* [Document section]:
In 1917, legislation was introduced to create a “barred Asiatic zone,” stretching from Afghanistan to the Pacific, from which no one could be admitted to the United States.27 With the Johnson-Reed Immigration Act of 1924, a comprehensive system of national quotas was introduced reflecting a global racial hierarchy. Through immigration policy, an idea of the US homeland as a Western European, white ethnoracial identity was institutionalized. To implement such a vision, appropriate systems of record keeping and surveillance of immigrants were required.28 Through these various means, Mae M. Ngai argues, Asian Americans and Mexican Americans were produced as “alien citizens,” formally US citizens but legally racialized and excluded. The surveillance of these groups made possible the repatriation of 400,000 persons of Mexican descent during the Great Depression (of whom half had been thought to be US citizens) and the internment of 120,000 of Japanese ancestry during World War II (two-thirds of whom were citizens).29

In the nineteenth century, the political surveillance of labor militancy had routinely been practiced by private agencies such as Pinkerton and Burns, who were directly contracted by capitalists rather than through the state. But toward the end of the century, such practices began to be absorbed into government agencies. Following the so-called Tompkins Square Riot of 1874—actually a demonstration in New York against unemployment that was attacked by the police—the New York Police Department began to assign detectives to spy on socialist and union meetings. By the mid-1890s, the department was tapping 350 phones.30 By 1900, a number of police departments in the United States had created “red squads” specifically to deploy informants to left-wing organizations and meetings.

* [What is expected]:
From the passage on US surveillance and immigration policy, extract the text from "In the nineteenth" up to and including "organizations and meetings.". The material that comes after this passage has no connection to it.

A run of records

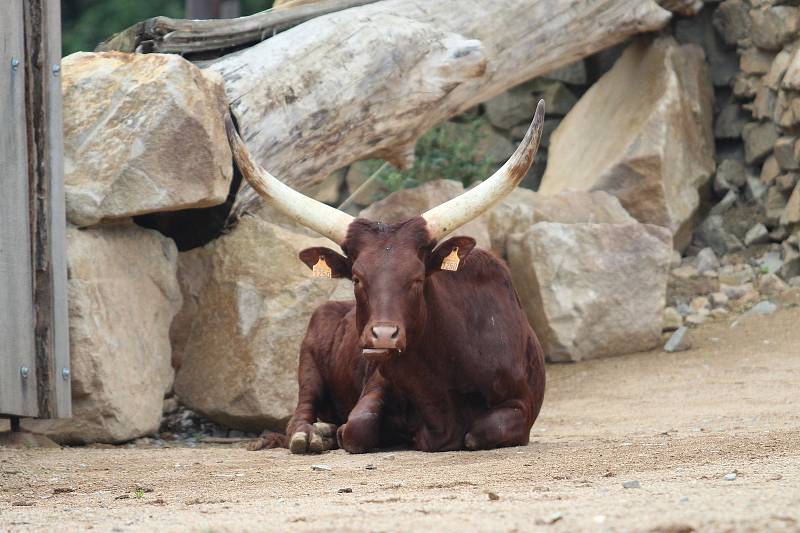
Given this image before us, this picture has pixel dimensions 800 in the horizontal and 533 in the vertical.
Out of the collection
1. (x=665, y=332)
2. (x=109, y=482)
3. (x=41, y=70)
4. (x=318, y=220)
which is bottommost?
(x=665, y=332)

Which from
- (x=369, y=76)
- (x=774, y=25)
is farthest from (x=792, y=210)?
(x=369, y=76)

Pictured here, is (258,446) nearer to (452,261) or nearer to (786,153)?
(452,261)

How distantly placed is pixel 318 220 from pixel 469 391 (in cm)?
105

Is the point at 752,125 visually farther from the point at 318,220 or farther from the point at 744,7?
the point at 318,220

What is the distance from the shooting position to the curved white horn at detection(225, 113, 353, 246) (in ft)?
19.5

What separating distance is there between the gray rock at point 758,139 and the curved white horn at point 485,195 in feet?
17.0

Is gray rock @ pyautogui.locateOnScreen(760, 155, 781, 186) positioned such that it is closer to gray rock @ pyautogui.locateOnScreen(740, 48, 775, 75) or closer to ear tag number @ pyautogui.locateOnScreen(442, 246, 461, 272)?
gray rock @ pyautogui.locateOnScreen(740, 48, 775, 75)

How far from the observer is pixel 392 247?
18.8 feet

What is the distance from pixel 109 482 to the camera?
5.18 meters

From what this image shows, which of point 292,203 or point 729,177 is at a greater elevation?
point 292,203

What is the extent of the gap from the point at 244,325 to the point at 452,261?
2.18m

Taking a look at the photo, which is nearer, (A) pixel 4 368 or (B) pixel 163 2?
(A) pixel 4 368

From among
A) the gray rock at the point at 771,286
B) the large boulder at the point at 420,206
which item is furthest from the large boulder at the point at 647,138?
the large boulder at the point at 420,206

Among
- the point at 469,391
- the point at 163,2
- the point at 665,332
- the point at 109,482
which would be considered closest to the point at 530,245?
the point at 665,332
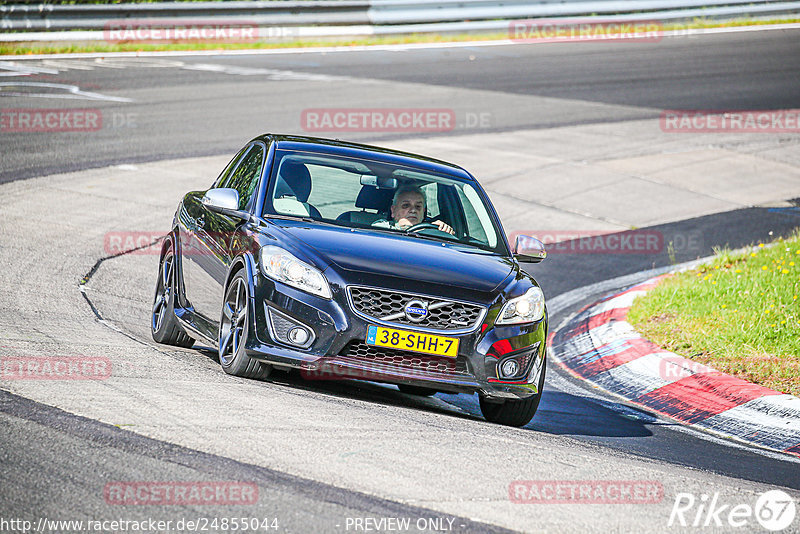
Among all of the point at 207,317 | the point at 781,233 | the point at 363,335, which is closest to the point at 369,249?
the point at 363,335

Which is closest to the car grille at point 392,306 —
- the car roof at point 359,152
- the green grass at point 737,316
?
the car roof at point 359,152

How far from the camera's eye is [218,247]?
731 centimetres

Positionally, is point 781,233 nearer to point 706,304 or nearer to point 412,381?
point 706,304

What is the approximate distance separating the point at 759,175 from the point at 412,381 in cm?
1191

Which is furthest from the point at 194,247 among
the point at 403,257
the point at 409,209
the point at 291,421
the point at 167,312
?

---

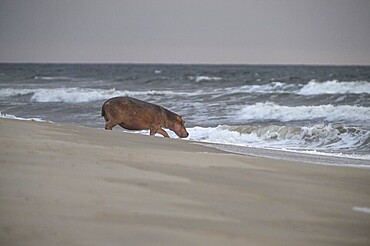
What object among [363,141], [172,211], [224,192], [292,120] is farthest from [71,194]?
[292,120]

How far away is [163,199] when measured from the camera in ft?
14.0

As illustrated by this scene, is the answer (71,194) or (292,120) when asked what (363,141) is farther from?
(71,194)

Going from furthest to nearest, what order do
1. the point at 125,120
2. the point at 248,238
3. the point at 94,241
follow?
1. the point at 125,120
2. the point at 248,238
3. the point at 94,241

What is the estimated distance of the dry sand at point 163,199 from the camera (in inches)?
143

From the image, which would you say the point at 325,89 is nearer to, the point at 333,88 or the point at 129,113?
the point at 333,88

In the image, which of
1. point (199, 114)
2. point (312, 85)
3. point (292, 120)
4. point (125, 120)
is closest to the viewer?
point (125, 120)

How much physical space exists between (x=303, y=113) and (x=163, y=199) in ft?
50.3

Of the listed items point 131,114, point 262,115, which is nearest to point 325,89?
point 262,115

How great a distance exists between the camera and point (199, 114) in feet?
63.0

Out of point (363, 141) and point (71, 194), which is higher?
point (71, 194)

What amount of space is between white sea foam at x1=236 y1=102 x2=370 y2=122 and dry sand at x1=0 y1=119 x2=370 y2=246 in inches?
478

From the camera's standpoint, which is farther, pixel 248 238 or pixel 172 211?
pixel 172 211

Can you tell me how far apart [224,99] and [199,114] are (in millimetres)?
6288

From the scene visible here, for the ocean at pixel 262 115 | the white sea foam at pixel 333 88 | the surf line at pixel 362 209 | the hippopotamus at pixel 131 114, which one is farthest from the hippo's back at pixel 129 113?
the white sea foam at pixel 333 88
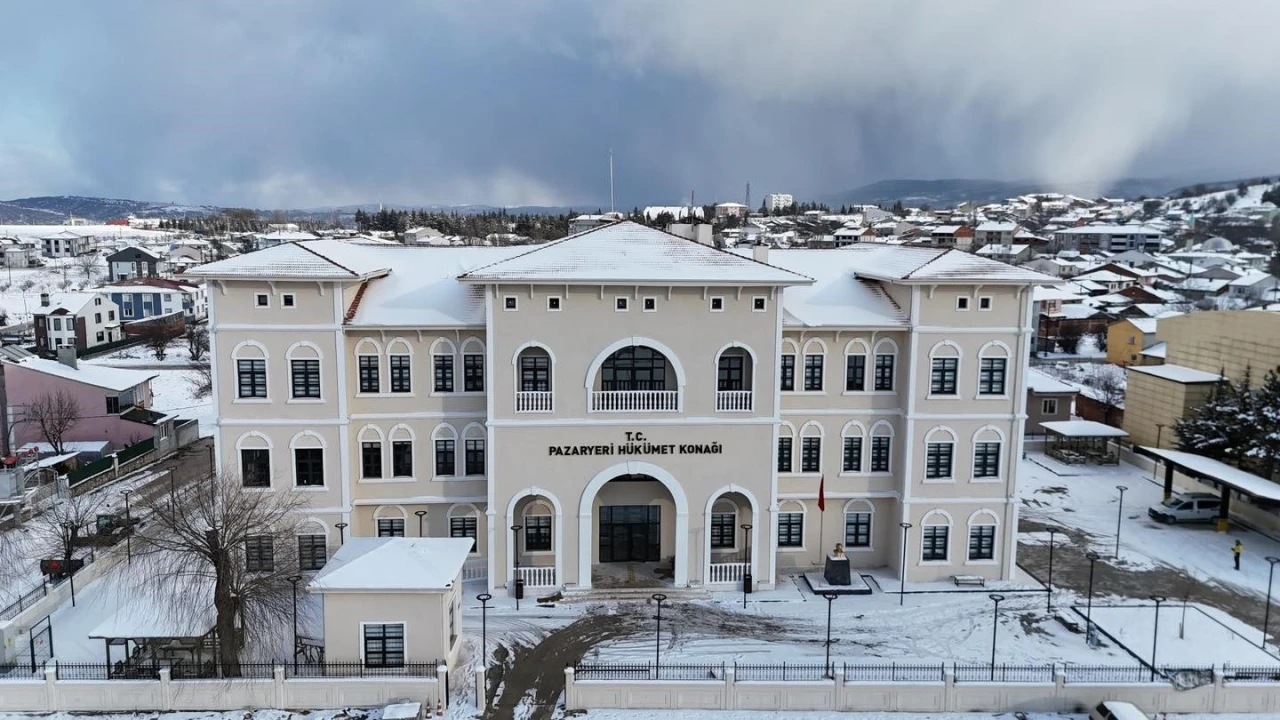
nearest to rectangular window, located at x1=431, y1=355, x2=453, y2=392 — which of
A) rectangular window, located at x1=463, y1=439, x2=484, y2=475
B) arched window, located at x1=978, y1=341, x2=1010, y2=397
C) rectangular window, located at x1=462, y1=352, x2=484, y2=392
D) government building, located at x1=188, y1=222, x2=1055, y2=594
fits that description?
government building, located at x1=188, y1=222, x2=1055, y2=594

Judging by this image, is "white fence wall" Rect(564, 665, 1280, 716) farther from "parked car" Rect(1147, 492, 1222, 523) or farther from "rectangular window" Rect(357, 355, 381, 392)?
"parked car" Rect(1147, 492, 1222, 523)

==

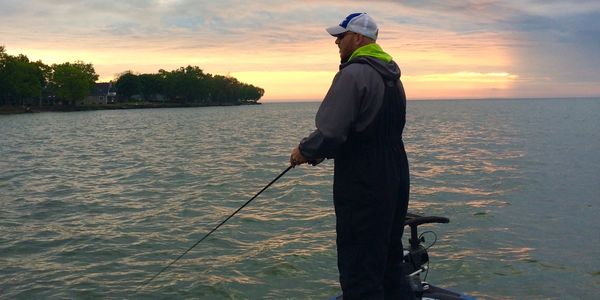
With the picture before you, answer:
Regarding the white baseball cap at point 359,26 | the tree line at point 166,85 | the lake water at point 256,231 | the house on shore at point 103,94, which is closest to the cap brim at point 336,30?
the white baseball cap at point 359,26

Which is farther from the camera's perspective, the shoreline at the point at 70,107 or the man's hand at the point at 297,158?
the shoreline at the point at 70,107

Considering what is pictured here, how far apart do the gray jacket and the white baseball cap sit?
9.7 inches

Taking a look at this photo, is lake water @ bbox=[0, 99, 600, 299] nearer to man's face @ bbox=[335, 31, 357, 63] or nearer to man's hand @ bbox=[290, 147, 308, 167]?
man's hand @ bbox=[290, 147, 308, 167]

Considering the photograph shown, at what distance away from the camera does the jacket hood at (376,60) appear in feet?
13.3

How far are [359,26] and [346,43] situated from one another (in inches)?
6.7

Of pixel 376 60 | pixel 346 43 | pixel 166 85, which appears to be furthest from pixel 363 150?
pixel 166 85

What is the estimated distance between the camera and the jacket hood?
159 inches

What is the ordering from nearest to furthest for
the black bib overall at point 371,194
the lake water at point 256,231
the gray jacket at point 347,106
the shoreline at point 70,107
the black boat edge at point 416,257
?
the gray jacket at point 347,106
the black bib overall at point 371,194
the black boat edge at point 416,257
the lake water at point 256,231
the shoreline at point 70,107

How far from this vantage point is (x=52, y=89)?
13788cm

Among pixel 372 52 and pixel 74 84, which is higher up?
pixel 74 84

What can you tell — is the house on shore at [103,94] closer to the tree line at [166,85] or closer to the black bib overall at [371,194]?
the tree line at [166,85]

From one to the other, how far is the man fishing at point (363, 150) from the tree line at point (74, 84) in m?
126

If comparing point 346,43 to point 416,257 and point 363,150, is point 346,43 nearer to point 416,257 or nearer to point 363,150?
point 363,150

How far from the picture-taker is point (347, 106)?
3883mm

* [Solution to the problem]:
In the nineteenth century, the political surveillance of labor militancy had routinely been practiced by private agencies such as Pinkerton and Burns, who were directly contracted by capitalists rather than through the state. But toward the end of the century, such practices began to be absorbed into government agencies. Following the so-called Tompkins Square Riot of 1874—actually a demonstration in New York against unemployment that was attacked by the police—the New York Police Department began to assign detectives to spy on socialist and union meetings. By the mid-1890s, the department was tapping 350 phones.30 By 1900, a number of police departments in the United States had created “red squads” specifically to deploy informants to left-wing organizations and meetings.